CHARGED: Murder Inc. founder Irv "Gotti" Lorenzo, whose label’s artists include Ashanti and Ja Rule, was charged on Wednesday with laundering more than $1 million in drug money from a multistate crack and heroin operation allegedly headed by Kenneth "Supreme" McGriff. Federal prosecutors said Gotti, his brother and business partner, Chris Lorenzo, and their associates accepted frequent deliveries of McGriff's drug cash at their Manhattan offices. McGriff, already in prison on a gun violation, was charged with drug dealing, racketeering and three murders. Gotti and his brother were released on $1 million bonds Wednesday afternoon after pleading not guilty in federal court in Brooklyn.

■ **Data**:
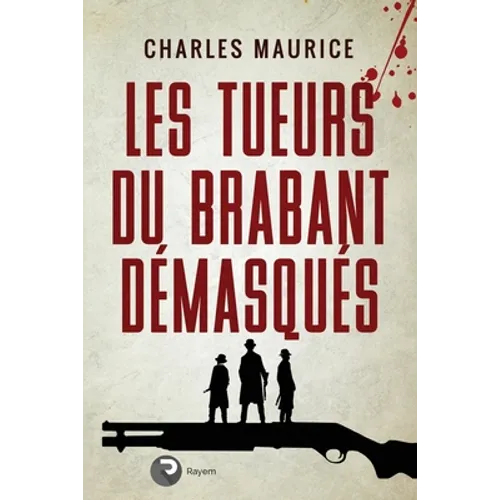 Les tueurs du Brabant démasqués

■ **Prompt A**: Give again, word for word, the part of the news item about the Murder Inc. charges starting with "CHARGED: Murder Inc." and going on through "court in Brooklyn.".
■ **Prompt B**: Using the news item about the Murder Inc. charges, state whether each statement agrees with it, and quote the words that decide each one: (i) Gotti and his brother were freed on bonds after entering pleas of not guilty; (ii) McGriff was not in custody when the charges were brought; (iii) the drug cash was delivered to offices in Brooklyn.

■ **Response A**:
CHARGED: Murder Inc. founder Irv "Gotti" Lorenzo, whose label’s artists include Ashanti and Ja Rule, was charged on Wednesday with laundering more than $1 million in drug money from a multistate crack and heroin operation allegedly headed by Kenneth "Supreme" McGriff. Federal prosecutors said Gotti, his brother and business partner, Chris Lorenzo, and their associates accepted frequent deliveries of McGriff's drug cash at their Manhattan offices. McGriff, already in prison on a gun violation, was charged with drug dealing, racketeering and three murders. Gotti and his brother were released on $1 million bonds Wednesday afternoon after pleading not guilty in federal court in Brooklyn.

■ **Response B**:
(i) Yes: "Gotti and his brother were released on $1 million bonds Wednesday afternoon after pleading not guilty in federal court in Brooklyn."
(ii) No: "McGriff, already in prison on a gun violation"
(iii) No: "accepted frequent deliveries of McGriff's drug cash at their Manhattan offices"